Table of Contents

iSCSI

shared storage

In order to be able to do live migration of Xen guests from one cluster member to another, some sort of shared storage is required. As the Xen guest won't run on more than one cluster member at a time, a cluster filesystem is not required. That is, as long as you configure Xen to access the Xen guest by a physical device, not a file. Furthermore, if you want to share the Xen guest configuration files, then a cluster filesystem is required as soon as you want to write data to that share.

We wanted to look beyond high-end FCAL-based SAN's. Inspired by some Oracle RAC documentation (see: http://www.oracle.com/technology/pub/articles/hunter_rac10gr2.html) a shared firewire disk or -array appeared to be an option. A second possibility was mentioned in the Xen live migration paper from Novell/SuSe (see below). In this proof of concept iSCSI is being used as a shared storage solution.

Firewire

By default Linux logs on to a firewire device in exclusive mode. This prevents accidently accessing the same device by another node that would probably screw up your data. Fortunately you can bypass the exclusive login mechanism using a kernel module option to the serial bus protocol kernel module (sbp2 exclusive_login=0).

For this to work, the chipset of your firewire device(s) should support multiple logins. For example the Oxford-chipset is known to support multiple logins. Check the afore-mentioned Oracle RAC documentation for more information on shared firewire hardware.

Adjust /etc/modules for the necessary modules

sd_mod
ieee1394
ohci1394
sbp2 exclusive_login=0

Adjust /etc/modprobe.d/sbp2

options sbp2 exclusive_login=0 serialize_io=1

For immediate effect:

rmmod sbp2
modprobe sbp2

For permanent effect, rebuild your initial-ramdisk, to have these options also used in this (because the sbp2 module is loaded at boottime).

mkinitramfs -o foo.version.img <kernel-version>
or
mkinitrd -o /boot/initrd.img-2.6.12.6-xen-fw 2.6.12.6-xen   (example)

iSCSI

target

First we need an iSCSI target. That is a device/server that provides shared storage on your network. We use the iSCSI enterprise target software to build a Linux based iSCSI target server.

install

=from source=

You can download the software at http://iscsitarget.sourceforge.net/

After building and installing the software, you'll have a kernel module named iscsi_trgt, a daemon called 'ietd' and a tool called 'ietdadm'.

=package=

Debian Lenny

It's fairly easy to create an ISCSI-target using Debian Lenny as prebuild binary packages are available. You'll need userland tools and kernel-modules for your kernel:

apt-get install iscsitarget iscsitarget-modules-2.6.26-1-xen-amd64

Debian Etch

Although binary packages are not yet available for Debian Etch, Philipp Hug created unofficial packages for Debian Sid and Ubuntu Dapper. They are available at http://iscsitarget.sourceforge.net/wiki/index.php/Unoffical_DEBs

We installed the binary package named 'iscsitarget', which contains the userland binaries, on Debian Etch with no problems. The package named 'iscsitarget-source' contains the kernel module sources. This package allows you to build a binary kernel module for your kernel. The build on Debian Etch went flawlessly.

# [Given instruction]
Name each kernel module that the shared storage text says to add to /etc/modules.

# [Data]
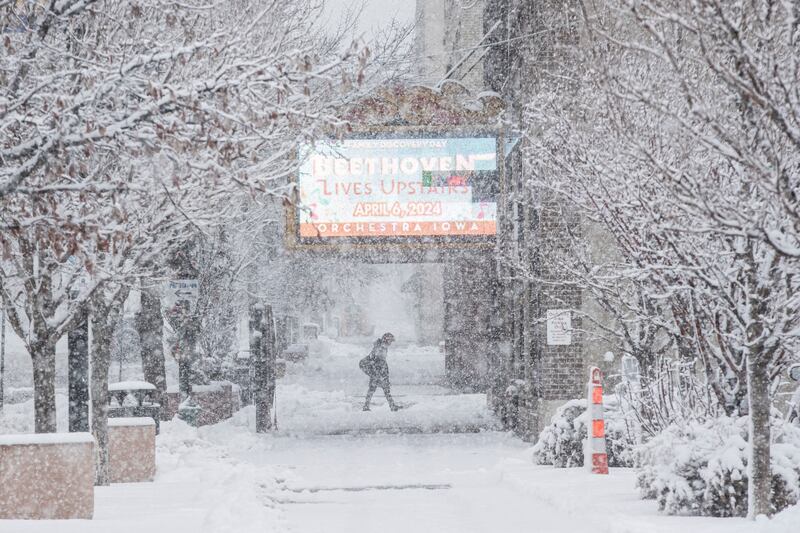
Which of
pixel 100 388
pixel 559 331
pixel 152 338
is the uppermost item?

# [Output of the exercise]
sd_mod, ieee1394, ohci1394, sbp2 (with the option exclusive_login=0)